- Sterling is moving sharply after BoE Governor Bailey predicted four interest rate cuts in 2025, expecting disinflation to become embedded.
- Traders expect the BoE to keep interest rates steady at 4.75% at this monthly meeting.
- Investors are waiting for a lot of macroeconomic data from the US and Fed Powell’s speech.
The pound sterling (GBP) came under selling pressure against all of its major competitors on Wednesday after Bank of England (BoE) Governor Andrew Bailey predicted four interest rate cuts in 2025 in an interview with the Financial Times (FT).
Andrew Bailey reiterated that interest rates should be reduced gradually and stressed the need for more action to bring down inflation, even though “the process of disinflation is deeply entrenched.” Asked about the impact of US President-elect Donald Trump’s tariffs on UK inflation, Bailey said the effects “cannot be easily predicted”.
Bailey gave no indication of likely interest rate action at the Dec. 19 monetary policy meeting, but investors expect the BoE to leave interest rates unchanged at 4.75%.
Market expectations for the BoE to keep interest rates steady stem from concerns that inflation in the UK will persist. The UK inflation report for October showed that the annual core consumer price index (CPI) – which excludes variable items – accelerated to 3.3% and services inflation rose to 5%. BoE officials closely monitor service sector inflation when deciding on interest rate policy.

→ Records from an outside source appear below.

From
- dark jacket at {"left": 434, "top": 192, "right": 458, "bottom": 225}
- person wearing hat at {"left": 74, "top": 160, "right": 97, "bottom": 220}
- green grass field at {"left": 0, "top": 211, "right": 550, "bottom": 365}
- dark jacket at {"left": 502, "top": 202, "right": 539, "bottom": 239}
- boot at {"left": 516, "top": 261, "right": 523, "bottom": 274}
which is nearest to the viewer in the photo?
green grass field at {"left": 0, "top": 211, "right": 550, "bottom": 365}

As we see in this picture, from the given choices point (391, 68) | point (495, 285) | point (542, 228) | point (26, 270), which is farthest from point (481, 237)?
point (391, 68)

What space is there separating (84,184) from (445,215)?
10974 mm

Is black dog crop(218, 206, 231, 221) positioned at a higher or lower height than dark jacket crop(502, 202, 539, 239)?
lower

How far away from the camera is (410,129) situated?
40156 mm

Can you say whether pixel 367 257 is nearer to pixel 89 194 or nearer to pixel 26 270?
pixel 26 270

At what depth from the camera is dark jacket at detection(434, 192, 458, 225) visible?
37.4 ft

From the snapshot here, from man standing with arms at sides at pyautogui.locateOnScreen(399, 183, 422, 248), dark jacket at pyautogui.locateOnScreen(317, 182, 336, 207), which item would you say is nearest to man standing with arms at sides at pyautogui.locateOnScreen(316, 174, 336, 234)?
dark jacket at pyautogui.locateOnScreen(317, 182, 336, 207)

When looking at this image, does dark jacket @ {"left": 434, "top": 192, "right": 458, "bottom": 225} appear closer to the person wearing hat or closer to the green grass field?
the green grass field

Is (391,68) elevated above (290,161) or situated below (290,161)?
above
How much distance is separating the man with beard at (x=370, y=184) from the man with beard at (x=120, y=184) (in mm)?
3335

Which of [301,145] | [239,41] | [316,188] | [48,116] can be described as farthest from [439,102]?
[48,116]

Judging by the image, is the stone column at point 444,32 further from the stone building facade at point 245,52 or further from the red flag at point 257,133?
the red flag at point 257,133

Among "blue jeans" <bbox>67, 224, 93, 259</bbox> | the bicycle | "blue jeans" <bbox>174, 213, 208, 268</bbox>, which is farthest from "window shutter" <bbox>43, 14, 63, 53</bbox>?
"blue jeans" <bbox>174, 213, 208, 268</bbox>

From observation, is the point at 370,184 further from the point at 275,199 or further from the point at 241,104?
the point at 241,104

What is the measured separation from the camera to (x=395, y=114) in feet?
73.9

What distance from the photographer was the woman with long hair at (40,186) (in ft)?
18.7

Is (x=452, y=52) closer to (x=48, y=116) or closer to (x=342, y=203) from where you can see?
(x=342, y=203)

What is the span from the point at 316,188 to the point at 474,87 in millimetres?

Daily Market Change Summary: Pound Sterling Turns Upside Down Against the US Dollar
- The pound sterling is broadly consolidating against the US dollar (USD) after facing selling pressure near 1.2700 during London trading hours on Wednesday. The GBP/USD pair is experiencing some movement as the US Dollar (USD) rises.
- Investors will be paying close attention to Friday’s U.S. nonfarm payrolls (NFP) data as the Federal Reserve (Fed) began an easing cycle in September amid concerns about deteriorating labor demand, with high confidence that inflation will persist. on a sustainable path to the bank’s target of 2%.
- During Wednesday’s session, investors will focus on Fed Chairman Jerome Powell’s speech at the New York Times’ DealBook Summit, which outlined recent interest rate guidance. According to the CME FedWatch tool, the probability of the Fed cutting interest rates by 25 basis points (bps) to 4.25%-4.50% is 74%, while the rest favor leaving them at their current levels.
- As for the economy, on Wednesday investors will see November’s ADP employment change data in the US and the ISM Services Purchasing Managers’ Index (PMI). Economists expect the US private sector to create 150,000 jobs in November. recent jobs, i.e. much less than 233 thousand in October. Over the same period, the Services PMI is estimated to have increased at a slower pace to 55.5 compared to the previous release of 56.0. A value above 50.0 signals an enhance in economic activity.
Technical Analysis: Sterling falls from 20-day EMA
Sterling is facing sellers against the US dollar after mean reversal and is approaching the 20-day exponential moving average (EMA) near 1.2710. GBP/USD may fall further as its outlook remains bearish with all miniature and long-term exponential moving averages (EMAs) falling.
The 14-day relative strength index (RSI) is rebounding after oversold. However, the downward trend remains intact.
Looking down, the pair is expected to find a cushion near the rising trendline around 1.2500, which is plotted from the March 2023 low near 1.1800. On the other hand, the 200-day exponential moving average (EMA) around 1.2830 will act as key resistance.